On est parfois obligé d’abandonner les doux rêves sur l’année prochaine pour revenir à des choses bassement matérielles et pourtant fort utiles: ECTS, notes de partiels, mémoire, mémoire, mémoire…
J’aurais aimé passer mes vacances d’été au bord de multiples piscines, hésiter entre ombre et soleil, songer aux projets anglais…mais au lieu de cela, une épée de Damoclès s’est pendue (enfin, disons que je l’ai moi même accrochée) au dessus de ma tête, qui murmure: « si tu n’as pas ta maitrise de lettres, tu ne peux pas partir au mois de septembre… ». En substance, une petite voix me demande continuellement de BOSSER MON MEMOIRE qui est la condition de l’obtention de ma maîtrise.
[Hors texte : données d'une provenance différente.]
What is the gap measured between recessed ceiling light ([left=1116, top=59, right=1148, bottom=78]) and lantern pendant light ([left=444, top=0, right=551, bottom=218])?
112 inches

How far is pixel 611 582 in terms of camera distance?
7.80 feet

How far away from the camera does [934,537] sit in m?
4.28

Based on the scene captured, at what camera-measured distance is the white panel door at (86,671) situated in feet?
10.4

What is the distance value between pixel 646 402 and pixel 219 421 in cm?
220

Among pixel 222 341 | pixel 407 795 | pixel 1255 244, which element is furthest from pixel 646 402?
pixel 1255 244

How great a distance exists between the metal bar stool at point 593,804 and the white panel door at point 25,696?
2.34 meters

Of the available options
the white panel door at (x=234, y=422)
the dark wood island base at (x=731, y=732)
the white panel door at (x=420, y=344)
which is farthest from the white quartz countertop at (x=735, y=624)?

Au programme donc…juillet-aout avec Emile Zola…quelle chance! C’est une vraie histoire d’amour entre nous, on se quitte pas pendant 48 heures, il hante mes nuits, et puis tout à coup on s’engueule, on se boude pendant 2 jours, on peut plus entendre parler l’un de l’autre (enfin, surtout moi!)
En général pendant ces crises, les larmes me montent aux yeux, je me dis qu’il faut tout arrêter, que ça sert à rien d’avoir une maîtrise de lettres, que je comprends rien à la littérature et que de toute façon tout le monde s’en fout (dans le fond, je cois que je n’ai pas tout à fait tort…).
Mais toujours la voix de la raison me dit: si tu finis pas ton mémoire, tu pars pas en Angleterre…alors je cours à mes bouquins, et je me rabiboche avec Emile…jusqu’à la prochaine crise!